第16話 前回では友達だった男子

 大分稼げるようになってきたし、プライベートでのセキュリティの問題も考えて、お高いマンションに引っ越そうか、という話になった。


 「や゛だぁ゛~お゛でユ゛リ゛ぢゃん゛ど離れ゛だぐな゛い゛~~!!」


 お向かいの築50年以上立ってそうなボロボロの長屋に住む同い年の男子、大西おおにし大吾だいごがギャン泣きしている。
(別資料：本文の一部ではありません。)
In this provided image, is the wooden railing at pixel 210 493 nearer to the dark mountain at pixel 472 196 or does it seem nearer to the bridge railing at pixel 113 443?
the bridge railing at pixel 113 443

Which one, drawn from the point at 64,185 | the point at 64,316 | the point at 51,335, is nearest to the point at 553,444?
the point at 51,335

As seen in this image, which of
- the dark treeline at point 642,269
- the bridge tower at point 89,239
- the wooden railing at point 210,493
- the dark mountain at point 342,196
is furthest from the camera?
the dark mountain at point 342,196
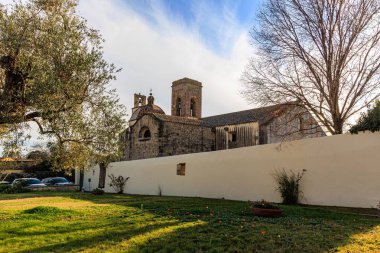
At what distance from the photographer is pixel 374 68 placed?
15461 millimetres

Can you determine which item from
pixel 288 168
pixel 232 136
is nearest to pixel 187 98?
pixel 232 136

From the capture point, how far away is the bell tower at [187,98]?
125 feet

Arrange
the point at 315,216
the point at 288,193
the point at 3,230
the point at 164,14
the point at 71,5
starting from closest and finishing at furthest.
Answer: the point at 3,230, the point at 315,216, the point at 71,5, the point at 164,14, the point at 288,193

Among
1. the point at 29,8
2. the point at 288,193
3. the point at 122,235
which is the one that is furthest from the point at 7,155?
the point at 288,193

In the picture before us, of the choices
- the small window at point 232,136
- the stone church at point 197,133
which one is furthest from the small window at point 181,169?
the small window at point 232,136

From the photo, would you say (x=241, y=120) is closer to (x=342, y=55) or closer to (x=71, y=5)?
(x=342, y=55)

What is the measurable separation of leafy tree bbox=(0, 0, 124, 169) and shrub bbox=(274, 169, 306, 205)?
7298mm

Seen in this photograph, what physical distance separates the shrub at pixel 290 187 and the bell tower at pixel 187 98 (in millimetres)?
24246

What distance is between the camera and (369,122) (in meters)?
11.6

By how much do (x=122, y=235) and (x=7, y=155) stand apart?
17.3 ft

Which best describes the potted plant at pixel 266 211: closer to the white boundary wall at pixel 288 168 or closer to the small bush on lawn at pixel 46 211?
the white boundary wall at pixel 288 168

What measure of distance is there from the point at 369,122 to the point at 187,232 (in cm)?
776

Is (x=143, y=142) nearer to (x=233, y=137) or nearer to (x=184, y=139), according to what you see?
(x=184, y=139)

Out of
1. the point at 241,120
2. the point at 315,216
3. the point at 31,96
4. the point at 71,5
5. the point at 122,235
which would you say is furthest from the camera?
the point at 241,120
色黒で丸坊主、痩せているけどヤンチャで落ち着きがない男子だ。近所でのあだ名は【野生の猿】。前回ではそこそこ中の良い友だちだった。彼ともう一人の男子しか友達は居なかったけどね。その後ボクが遠くに引っ越して疎遠になったけど。


 今回でもそこそこの交流はある。家が目の前なので幼稚園生の時に何度か遊んだだけだけどね。こんなに大泣きするほど別れを悲しまれるとは思わなかった。


「グスッグスッ!・・・おれ、大人になったらユリちゃんと結婚するのに!なんでユリちゃん引っ越しちゃうの?!」

「え?結婚しないよ?ここは小学校から遠いから引っ越すんだよ。」


 相手は小1(ボクもだけど)だから、単純に学校に近い所に引っ越すと説明した。そして結婚しないと言われまた泣いた。ダイゴはガキ大将的な性格であまり人の話を聞かないで自分のワガママを通すヤツだったから、今も思い通りに行かなくて駄々を捏ねてる。


 見かねたダイゴの父がダイゴを引きずっていって説教を始めた。ボクは引っ越しの準備があるから一度家に戻り、数時間後様子を見に行ったら、何故かダイゴは紐で縛られて木にから逆さまに吊り下げられて泣いていた。


「うちの大吾がすまないね。ユリちゃんが引っ越すまで出来るだけ家の中に縛り付けとくから安心してくれ。」


 ダイゴの父親はしっかりした人で、ガキ大将なダイゴとその弟ショウゴ、ケイゴは父親には逆らえない。ダイゴ父が言うなら大丈夫だろう。


 ちなみにダイゴの弟達もヤンチャだ。次男のショウゴはマセていて、干していたボクのパンツを盗んだ事がある。直ぐに父親にバレて折檻されていた。三男のケイゴは幼稚園で他の園児を叩きまくる事で暴れん坊と有名だ。



 引っ越し当日。引っ越し作業は業者にお願いしたのであっという間に荷物は運ばれていった。ボクとお母さんは荷物を纏めただけだった。


 お母さん的にはお向かいさんはあまり関わりたくなかったらしく、お別れの挨拶もサラッと済ませた。引っ越した後に聞かされたんだけど、お向かいは取り壊して別の住宅を建てる予定だったけど、元々建物が寿命だから取り壊しまでならばタダで住んで良いよと言われて住んでいたそうだ。なのに取り壊しの時になると立ち退きを拒否して居座り続けていたらしい。当然大家さんは何度も立ち退き勧告を出していたそうだ。確かにあの長屋、ダイゴ達の住む所以外は崩落してた。ダイゴ家は父がDIYで補強していたようだ。いつ倒壊してもおかしくない家だったのによく住んでたね。


 ダイゴ父はしっかりした人だと思ってたのに、世間的にはダメな大人だった。流石にそれはボクにも見極められなかった。


 この件をきっかけに人を見る目も養おうと心に決めたのでした。